One think that I can surely say that for me it occurs if and only if monitor (monitors, I use 3, not sure if that is relevant) is being woken for sleep. I will try newer kernel, just saying that no errors in few first seconds of boor log are not indicative of whether this issue is there or not.
I was running 495.44 on my desktop machine on Ubuntu 21.04 and didn’t have this issue. I’ve just noticed it after upgrading my desktop machine with 2080 Super and 5.14.17 kernel. I’m not sure why I didn’t see this issue on my laptop, maybe it’s also related the type of GPU as well? [drm:nv_drm_master_set [nvidia_drm]] *ERROR* [nvidia-drm] [GPU ID 0x00000600] Failed to grab modeset ownership
@berglh One comment: you pasted first few seconds of boot log. In case of “user28546” the bug appeared at second 360. In my case is atso never occurs at the very beginning.
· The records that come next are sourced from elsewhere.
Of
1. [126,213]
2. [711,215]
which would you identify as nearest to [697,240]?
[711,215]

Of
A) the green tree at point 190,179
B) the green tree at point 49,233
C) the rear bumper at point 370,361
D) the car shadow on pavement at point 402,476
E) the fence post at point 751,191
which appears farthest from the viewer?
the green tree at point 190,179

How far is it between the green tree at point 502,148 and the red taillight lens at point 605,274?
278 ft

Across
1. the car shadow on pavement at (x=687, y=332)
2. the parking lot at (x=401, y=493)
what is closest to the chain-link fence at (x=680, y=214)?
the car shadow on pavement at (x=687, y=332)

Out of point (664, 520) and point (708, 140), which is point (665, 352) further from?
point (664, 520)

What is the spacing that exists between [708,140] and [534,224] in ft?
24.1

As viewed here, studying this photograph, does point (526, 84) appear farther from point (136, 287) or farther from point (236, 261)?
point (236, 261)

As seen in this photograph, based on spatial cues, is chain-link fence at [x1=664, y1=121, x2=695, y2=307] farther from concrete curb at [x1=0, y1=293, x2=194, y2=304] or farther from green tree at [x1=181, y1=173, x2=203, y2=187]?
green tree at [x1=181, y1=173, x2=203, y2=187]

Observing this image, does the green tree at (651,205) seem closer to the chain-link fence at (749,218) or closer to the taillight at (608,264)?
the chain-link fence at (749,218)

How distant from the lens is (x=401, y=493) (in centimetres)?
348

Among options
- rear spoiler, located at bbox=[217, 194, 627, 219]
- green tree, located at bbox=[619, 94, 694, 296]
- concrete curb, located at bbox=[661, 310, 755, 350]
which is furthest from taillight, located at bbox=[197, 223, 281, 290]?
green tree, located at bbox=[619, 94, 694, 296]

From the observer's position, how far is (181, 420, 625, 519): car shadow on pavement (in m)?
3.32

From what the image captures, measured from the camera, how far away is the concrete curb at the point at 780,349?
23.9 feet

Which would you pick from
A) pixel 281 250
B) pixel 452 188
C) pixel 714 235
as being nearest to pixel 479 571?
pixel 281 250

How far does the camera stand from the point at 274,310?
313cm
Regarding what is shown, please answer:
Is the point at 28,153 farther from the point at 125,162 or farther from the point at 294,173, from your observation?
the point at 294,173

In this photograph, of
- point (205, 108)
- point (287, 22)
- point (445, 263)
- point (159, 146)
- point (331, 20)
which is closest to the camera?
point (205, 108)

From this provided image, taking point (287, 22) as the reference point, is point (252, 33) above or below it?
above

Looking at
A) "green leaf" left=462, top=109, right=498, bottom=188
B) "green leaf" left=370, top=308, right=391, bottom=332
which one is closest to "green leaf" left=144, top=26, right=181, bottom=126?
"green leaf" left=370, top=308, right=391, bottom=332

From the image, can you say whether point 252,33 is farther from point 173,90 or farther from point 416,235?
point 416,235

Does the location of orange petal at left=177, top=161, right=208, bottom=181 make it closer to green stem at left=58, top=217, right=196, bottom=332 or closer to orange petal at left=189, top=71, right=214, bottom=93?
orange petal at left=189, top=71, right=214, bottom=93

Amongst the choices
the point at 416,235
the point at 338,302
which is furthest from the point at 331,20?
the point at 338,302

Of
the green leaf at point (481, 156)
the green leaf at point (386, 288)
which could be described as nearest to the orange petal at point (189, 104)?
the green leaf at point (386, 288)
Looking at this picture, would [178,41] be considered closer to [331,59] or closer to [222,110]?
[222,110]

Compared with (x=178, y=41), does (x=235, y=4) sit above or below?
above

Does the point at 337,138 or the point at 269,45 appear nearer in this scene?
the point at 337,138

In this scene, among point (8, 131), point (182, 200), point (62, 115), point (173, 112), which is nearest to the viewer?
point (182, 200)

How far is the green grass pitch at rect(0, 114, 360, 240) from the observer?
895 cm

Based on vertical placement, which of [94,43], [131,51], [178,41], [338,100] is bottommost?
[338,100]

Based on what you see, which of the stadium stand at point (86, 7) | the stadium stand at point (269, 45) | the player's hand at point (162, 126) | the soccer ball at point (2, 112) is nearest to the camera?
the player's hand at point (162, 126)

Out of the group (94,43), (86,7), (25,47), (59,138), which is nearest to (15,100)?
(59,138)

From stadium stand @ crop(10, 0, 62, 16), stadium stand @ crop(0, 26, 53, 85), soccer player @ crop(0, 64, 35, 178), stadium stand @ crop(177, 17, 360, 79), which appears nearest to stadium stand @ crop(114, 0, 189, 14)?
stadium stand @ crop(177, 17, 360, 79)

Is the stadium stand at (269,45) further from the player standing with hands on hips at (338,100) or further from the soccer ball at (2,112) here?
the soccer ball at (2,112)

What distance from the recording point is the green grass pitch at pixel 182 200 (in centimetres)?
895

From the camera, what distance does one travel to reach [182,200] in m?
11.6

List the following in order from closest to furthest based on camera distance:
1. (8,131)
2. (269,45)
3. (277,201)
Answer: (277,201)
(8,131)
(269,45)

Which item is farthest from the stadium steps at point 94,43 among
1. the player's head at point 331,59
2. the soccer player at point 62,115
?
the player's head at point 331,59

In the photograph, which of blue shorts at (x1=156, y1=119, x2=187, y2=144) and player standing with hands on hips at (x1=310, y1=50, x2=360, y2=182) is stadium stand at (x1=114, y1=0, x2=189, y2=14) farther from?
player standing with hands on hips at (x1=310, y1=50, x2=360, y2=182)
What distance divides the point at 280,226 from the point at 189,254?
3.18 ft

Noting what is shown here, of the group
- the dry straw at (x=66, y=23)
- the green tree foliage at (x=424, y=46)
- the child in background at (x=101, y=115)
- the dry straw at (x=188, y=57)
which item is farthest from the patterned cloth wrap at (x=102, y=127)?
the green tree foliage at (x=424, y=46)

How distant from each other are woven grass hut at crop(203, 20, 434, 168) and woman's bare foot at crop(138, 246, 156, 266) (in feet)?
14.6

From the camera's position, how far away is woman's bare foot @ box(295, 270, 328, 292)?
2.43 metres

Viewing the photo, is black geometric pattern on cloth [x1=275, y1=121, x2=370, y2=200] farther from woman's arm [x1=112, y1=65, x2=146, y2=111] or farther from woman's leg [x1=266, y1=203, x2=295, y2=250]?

I left the machine running for quite some time then grepped for items relating to nvidia and drm. That’s why it was only showing entries from the boot time.
I’m using nvidia-drivers 495.44 on Linux 5.15.1. As soon as I start X, I get the same error:
[ 5.792304] nvidia: loading out-of-tree module taints kernel.
[ 5.792316] nvidia: module license 'NVIDIA' taints kernel.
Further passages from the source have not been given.